Composing the self-generating soundtrack for Creaks
Then we go into a gothic/baroque world, filled with bells, organs and choirs, and these tunable chimes I made from a deconstructed glockenspiel:
Then a Classical world, dominated by pianos and strings, and an Electronic world filled with textures, rhythms, basslines and melodies created on a modular synth, finally ending up in a futuristic dark magical world full of bass clarinet.
The OST features a broad cross-section of these styles. I had the great pleasure of featuring some of my favourite regular Hidden Orchestra musicians, as well as some new players. Though I am playing more twenty instruments myself – here is a selection of some of them.
I’m a Classically-trained composer, and self-taught producer, with a wide range of experience in many different musical styles and sound art projects, and so I was able to draw on a lot of different influences and ideas to create a soundtrack which uses multiple genres.
For example, the Classical/Folk technique of ‘canon’ allowed me to take a single short melody and turn it into an infinite composition. This can be heard in a number of electronic tracks featured in the inventor’s futuristic Workshop world, but also the Classical cello piece in the Palace world, called ‘One and One’ on the OST.
This piece is essentially a single rising solo cello line lasting two minutes, which I recorded at three different octave pitches. Every 40 seconds, another layer is triggered – choosing between the three different pitches, silence, and a slightly ornate version of the melody – with the result that you have an infinite cello trio piece that is constantly changing, but uses only a very small amount of raw material.
Another example of a technique I developed for the game, using the incredible FMOD Studio software (primarily designed for creating things like organic-sounding gunshots and atmospheres, but with immense capabilities for reactive music), can be heard in the track ‘Lifting’. The track is based around rippling piano chords – I recorded 15 different chords which the software plays in a random order – and also in three layers of different speeds and pitches (half-speed, normal, double-speed). This is combined with eight different modular synth patterns, four organ chords, and a selection of percussion and beats. On top of all this, there are dozens of different cello melodies, which the software also selects at random.
The randomisation is all within the range of carefully-defined limits and probabilities, which evolve throughout the piece.

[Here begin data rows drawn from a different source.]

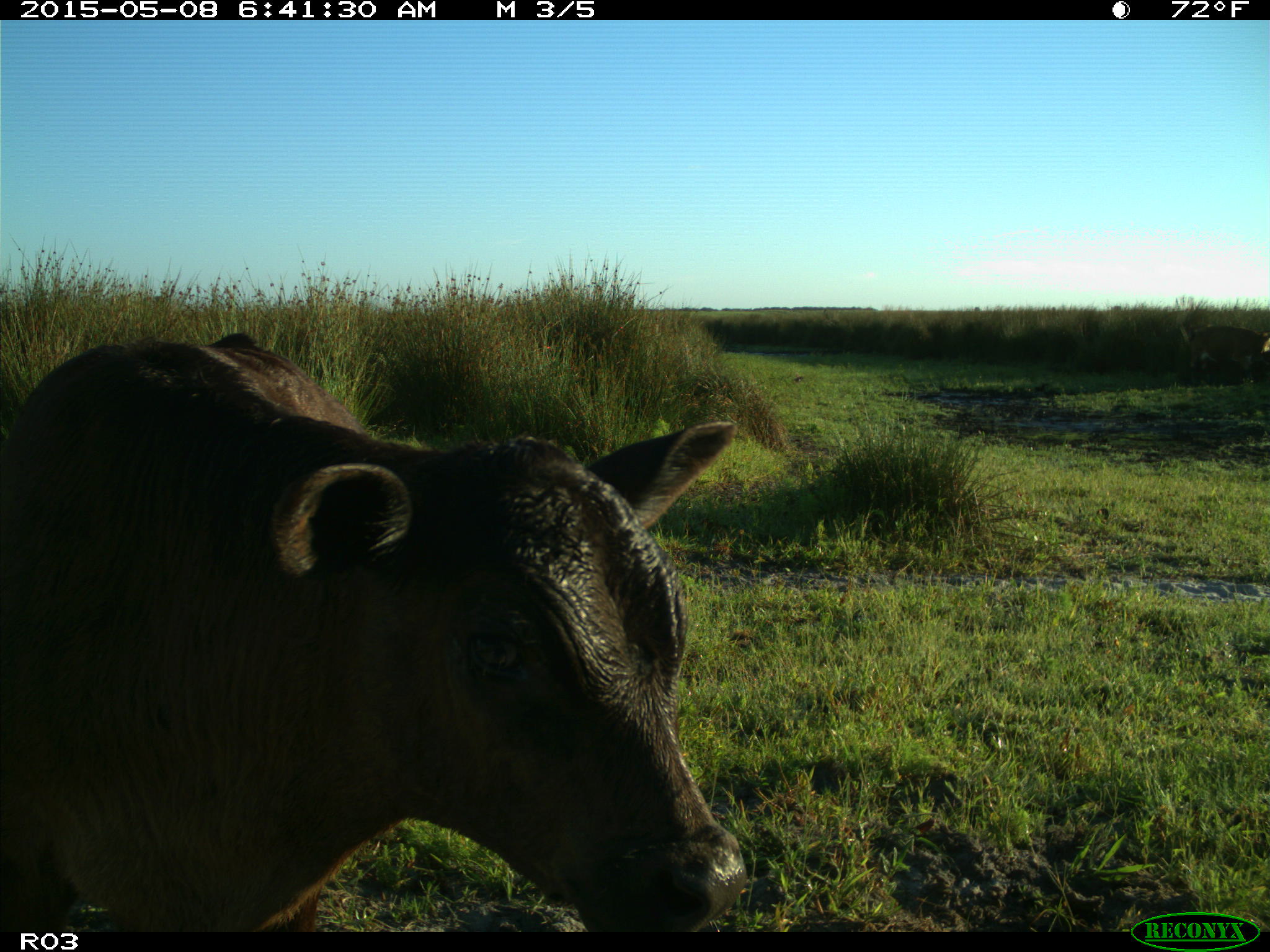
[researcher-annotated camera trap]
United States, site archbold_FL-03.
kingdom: Animalia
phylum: Chordata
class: Mammalia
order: Artiodactyla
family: Bovidae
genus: Bos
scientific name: Bos taurus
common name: domestic cow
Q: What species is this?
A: Bos taurus (domestic cow).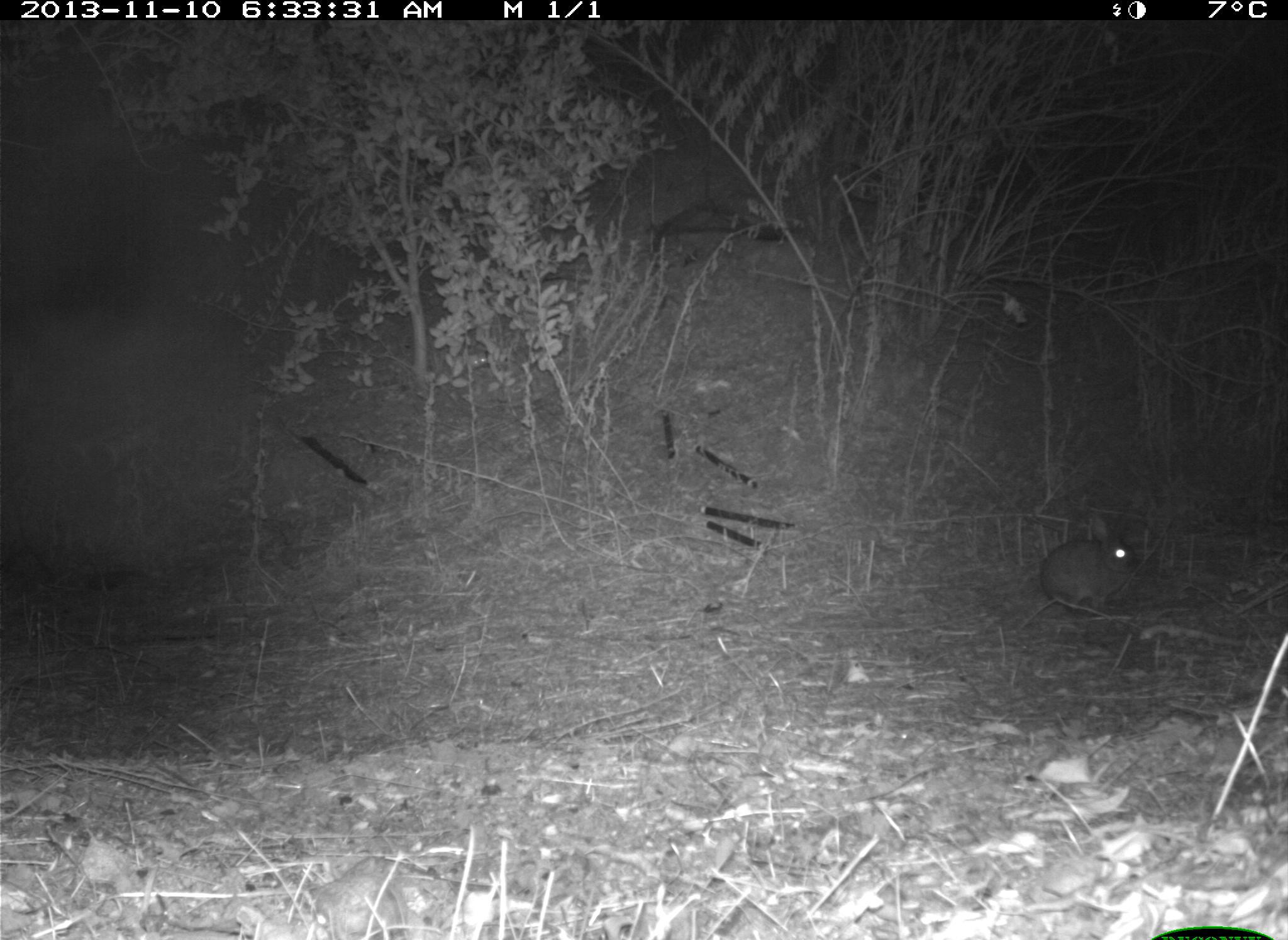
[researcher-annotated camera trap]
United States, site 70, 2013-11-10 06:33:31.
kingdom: Animalia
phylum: Chordata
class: Mammalia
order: Lagomorpha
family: Leporidae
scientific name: Leporidae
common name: rabbits and hares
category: rabbit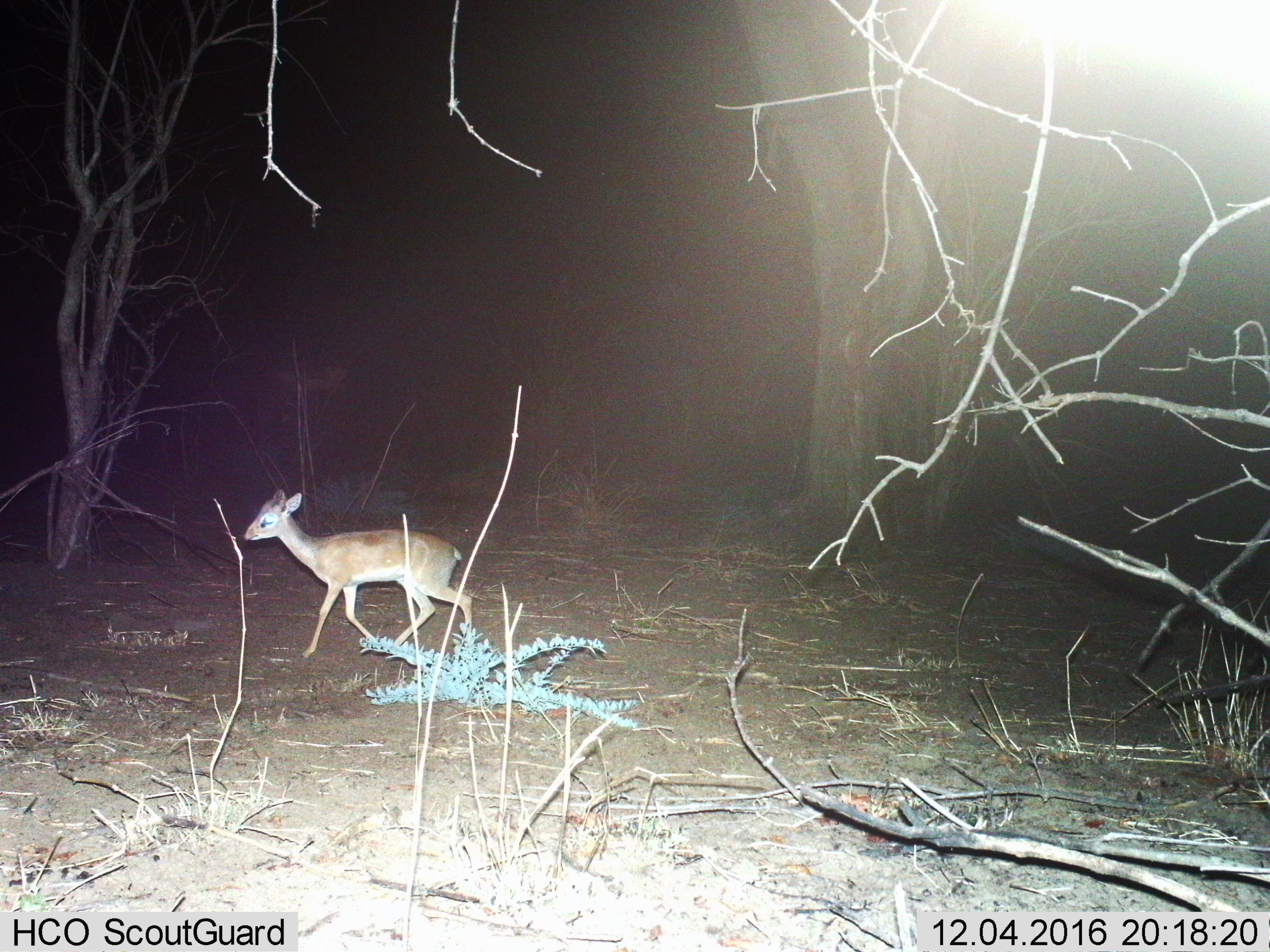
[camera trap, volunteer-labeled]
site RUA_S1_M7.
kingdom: Animalia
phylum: Chordata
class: Mammalia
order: Artiodactyla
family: Bovidae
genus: Madoqua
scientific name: Madoqua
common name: dik-dik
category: dikdik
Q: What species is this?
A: Dikdik (dik-dik) (Madoqua).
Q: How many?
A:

So very quickly, you have thousands/millions of different combinations of sounds, harmonies, melodies, and structure – it will always sound like the same identifiable piece of music, but will never be exactly the same twice – much like the experience of going to see a band or musician play live – they play a song you know and love, but part of the joy of the experience is that it might be longer, or have a different beat, or an improvised solo, or a different arrangement.